2009-04-24 Thread Kevin Field
On Apr 23, 2:25 pm, dp...@pgadmin.org (Dave Page) wrote:
> On Thu, Apr 23, 2009 at 6:43 PM, Kevin Field  
> wrote:
> > On Apr 23, 12:13 pm, dp...@pgadmin.org (Dave Page) wrote:
> >> On Thu, Apr 23, 2009 at 4:30 PM, Kevin Field  
> >> wrote:
> >> > Is it possible it's looking for Perl in the wrong place?  (Hence the
> >> > "No such file..." error that somehow makes it back to my Perl script?)
>
> >> What version of perl do you have?
>
> > I have 5.8.8 in C:\Perl and 5.10.0 in C:\Perl5.10
>
> > But no problems with 2009-03-24...aren't both that and 8.4-beta1
> > linked against 5.8.8?
>
> The community installer for beta 1 uses Perl 5.10. The one-click uses
> 5.8 in beta 1 and earlier snapshots.

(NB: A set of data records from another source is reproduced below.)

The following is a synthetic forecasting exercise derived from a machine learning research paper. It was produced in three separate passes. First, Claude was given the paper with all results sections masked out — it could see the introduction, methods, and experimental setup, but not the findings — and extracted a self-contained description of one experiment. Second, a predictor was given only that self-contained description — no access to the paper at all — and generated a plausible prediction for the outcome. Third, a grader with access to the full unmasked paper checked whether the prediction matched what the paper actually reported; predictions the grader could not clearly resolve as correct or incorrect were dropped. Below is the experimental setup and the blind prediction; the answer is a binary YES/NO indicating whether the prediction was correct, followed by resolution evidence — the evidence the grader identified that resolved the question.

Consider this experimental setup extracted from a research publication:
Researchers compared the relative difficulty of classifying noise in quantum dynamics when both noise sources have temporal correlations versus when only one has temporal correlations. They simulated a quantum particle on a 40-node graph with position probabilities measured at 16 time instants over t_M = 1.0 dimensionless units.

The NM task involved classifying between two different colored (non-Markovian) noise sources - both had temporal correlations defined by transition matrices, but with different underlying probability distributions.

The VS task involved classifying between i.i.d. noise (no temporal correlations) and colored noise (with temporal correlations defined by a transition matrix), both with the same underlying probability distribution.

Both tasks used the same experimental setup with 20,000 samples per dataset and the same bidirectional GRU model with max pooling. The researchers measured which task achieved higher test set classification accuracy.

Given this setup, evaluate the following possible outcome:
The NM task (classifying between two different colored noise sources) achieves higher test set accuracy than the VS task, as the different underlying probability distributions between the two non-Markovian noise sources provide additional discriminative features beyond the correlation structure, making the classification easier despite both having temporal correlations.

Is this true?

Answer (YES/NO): NO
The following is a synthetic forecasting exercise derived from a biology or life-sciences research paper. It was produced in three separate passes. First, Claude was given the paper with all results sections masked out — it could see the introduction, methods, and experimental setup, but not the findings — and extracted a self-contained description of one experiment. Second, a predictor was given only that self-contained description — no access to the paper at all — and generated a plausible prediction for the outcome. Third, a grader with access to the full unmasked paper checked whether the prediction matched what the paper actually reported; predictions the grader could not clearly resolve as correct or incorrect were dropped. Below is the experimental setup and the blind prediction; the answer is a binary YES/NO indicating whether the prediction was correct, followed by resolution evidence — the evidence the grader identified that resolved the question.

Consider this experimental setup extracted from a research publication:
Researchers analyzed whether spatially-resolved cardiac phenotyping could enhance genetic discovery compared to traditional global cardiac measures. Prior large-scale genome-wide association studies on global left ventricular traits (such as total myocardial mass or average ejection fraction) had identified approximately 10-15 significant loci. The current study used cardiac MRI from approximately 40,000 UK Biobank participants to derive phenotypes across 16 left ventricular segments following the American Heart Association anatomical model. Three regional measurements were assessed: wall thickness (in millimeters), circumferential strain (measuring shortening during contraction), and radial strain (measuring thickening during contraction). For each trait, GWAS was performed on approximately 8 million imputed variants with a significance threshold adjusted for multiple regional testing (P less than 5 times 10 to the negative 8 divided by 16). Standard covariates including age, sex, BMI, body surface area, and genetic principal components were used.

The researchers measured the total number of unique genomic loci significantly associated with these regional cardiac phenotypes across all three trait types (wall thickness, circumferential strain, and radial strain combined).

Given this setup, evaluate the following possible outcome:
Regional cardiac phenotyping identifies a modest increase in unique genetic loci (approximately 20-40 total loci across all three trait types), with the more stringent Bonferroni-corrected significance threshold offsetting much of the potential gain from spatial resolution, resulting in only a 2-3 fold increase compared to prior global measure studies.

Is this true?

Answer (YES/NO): NO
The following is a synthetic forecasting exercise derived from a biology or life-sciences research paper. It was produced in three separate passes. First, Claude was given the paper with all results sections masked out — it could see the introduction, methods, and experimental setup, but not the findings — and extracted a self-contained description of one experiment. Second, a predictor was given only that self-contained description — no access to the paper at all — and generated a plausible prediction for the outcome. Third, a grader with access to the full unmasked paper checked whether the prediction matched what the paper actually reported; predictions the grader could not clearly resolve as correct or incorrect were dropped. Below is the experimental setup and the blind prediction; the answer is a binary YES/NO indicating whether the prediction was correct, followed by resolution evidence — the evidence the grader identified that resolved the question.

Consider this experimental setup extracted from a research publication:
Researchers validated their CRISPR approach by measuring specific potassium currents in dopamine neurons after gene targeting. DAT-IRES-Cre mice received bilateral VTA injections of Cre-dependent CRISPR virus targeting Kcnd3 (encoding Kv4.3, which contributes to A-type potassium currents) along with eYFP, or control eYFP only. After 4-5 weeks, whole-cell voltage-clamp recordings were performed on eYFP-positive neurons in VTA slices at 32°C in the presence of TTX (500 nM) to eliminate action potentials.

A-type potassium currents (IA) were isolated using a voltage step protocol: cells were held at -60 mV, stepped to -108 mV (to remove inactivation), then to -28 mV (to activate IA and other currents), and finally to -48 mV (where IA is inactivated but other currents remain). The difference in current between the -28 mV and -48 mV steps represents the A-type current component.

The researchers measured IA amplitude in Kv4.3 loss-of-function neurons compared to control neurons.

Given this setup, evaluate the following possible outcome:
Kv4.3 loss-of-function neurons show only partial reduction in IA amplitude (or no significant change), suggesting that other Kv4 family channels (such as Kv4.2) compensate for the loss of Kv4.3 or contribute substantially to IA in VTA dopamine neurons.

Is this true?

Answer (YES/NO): NO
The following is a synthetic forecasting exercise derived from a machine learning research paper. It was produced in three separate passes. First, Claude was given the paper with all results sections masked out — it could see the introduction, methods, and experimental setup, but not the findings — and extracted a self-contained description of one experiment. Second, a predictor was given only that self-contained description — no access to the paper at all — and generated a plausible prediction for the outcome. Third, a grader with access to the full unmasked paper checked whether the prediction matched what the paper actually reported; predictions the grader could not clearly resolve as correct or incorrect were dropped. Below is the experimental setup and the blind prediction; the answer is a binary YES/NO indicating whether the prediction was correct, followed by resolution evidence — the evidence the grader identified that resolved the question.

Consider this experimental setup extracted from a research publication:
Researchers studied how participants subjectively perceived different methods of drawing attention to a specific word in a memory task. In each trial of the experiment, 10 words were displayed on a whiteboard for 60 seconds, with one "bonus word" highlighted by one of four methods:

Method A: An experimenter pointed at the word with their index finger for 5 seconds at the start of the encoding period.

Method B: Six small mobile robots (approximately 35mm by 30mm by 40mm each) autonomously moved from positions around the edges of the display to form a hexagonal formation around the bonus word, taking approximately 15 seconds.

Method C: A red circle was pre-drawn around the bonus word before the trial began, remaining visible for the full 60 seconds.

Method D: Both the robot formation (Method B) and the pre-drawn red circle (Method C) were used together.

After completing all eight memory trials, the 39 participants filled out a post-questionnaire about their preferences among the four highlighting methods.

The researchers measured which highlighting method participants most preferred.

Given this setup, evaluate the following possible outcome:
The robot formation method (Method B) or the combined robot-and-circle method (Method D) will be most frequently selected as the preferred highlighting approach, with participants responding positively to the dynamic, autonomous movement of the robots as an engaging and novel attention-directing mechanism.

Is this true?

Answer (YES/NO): NO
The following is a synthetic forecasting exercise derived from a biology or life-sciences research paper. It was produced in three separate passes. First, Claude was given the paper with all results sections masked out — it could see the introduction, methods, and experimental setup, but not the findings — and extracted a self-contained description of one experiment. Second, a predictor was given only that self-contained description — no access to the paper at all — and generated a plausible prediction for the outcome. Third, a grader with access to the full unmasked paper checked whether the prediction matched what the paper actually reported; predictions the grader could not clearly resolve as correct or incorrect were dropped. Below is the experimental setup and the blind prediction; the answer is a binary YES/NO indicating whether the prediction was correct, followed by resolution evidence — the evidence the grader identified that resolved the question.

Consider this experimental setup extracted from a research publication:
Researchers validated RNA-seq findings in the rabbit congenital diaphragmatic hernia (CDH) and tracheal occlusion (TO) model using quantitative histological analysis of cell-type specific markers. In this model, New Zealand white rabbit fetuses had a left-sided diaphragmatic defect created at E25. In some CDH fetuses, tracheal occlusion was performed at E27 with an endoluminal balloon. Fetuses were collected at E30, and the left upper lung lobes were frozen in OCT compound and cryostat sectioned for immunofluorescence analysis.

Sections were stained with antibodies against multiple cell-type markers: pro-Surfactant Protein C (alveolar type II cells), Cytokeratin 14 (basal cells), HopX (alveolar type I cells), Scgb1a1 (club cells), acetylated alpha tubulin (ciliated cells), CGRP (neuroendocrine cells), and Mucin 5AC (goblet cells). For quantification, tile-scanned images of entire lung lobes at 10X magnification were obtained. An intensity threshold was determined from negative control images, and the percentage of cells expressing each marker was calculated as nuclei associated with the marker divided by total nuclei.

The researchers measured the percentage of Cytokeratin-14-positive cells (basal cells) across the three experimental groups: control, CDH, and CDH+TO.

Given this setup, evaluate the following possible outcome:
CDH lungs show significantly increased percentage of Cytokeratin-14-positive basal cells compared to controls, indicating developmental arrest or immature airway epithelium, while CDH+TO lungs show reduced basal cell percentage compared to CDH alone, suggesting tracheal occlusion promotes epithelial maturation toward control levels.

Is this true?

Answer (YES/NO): NO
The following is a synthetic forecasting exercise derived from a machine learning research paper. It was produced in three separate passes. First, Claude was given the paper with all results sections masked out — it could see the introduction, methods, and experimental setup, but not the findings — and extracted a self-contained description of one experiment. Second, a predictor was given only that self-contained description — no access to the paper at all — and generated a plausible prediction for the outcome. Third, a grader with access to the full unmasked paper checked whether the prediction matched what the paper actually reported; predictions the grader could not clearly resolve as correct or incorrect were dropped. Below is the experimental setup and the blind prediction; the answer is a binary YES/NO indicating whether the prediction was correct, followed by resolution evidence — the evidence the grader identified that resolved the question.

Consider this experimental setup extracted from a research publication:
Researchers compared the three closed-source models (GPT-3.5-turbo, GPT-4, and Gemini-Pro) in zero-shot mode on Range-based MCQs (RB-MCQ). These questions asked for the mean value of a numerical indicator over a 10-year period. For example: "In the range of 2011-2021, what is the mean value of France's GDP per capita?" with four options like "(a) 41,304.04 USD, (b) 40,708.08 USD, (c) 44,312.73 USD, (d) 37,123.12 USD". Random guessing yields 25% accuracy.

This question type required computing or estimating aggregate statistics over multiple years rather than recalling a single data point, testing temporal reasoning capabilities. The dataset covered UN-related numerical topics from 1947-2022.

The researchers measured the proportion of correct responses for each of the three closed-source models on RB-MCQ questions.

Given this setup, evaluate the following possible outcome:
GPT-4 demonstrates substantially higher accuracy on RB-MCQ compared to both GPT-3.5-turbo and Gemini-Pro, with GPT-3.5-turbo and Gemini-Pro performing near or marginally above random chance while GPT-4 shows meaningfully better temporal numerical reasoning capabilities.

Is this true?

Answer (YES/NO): NO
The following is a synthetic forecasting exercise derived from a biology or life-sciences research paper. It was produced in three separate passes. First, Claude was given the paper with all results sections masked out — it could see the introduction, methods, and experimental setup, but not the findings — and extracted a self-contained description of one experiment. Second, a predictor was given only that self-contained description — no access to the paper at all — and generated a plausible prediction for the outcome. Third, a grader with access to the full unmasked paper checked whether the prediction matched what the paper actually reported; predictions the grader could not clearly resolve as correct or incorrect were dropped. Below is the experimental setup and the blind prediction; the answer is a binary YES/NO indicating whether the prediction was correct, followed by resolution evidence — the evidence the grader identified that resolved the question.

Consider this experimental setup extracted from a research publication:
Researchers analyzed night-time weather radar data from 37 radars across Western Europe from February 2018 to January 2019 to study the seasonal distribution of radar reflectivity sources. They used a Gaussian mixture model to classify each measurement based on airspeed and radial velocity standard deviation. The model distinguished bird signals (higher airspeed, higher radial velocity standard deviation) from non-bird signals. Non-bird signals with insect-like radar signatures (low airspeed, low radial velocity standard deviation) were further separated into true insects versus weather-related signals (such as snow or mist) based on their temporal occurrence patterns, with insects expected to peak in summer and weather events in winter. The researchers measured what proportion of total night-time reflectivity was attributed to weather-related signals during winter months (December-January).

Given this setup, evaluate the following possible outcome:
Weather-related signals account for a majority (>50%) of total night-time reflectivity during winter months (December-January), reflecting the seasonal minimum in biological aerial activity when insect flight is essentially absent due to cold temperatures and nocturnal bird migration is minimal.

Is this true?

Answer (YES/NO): NO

Both will use 5.10 for beta 2 (as
> well as Python 2.6 and TCL 8.5).
>
> I'm wondering if it's barfing because it's finding the wrong version
> when it tries to install pl/perl. That would also explain a report I
> saw of the installer failing with a similar error.

Good to know.  And yay for 5.10!  That's a welcome upgrade.

So I need to keep my 5.8 around currently for other uses--how can I
hint at the correct location for it?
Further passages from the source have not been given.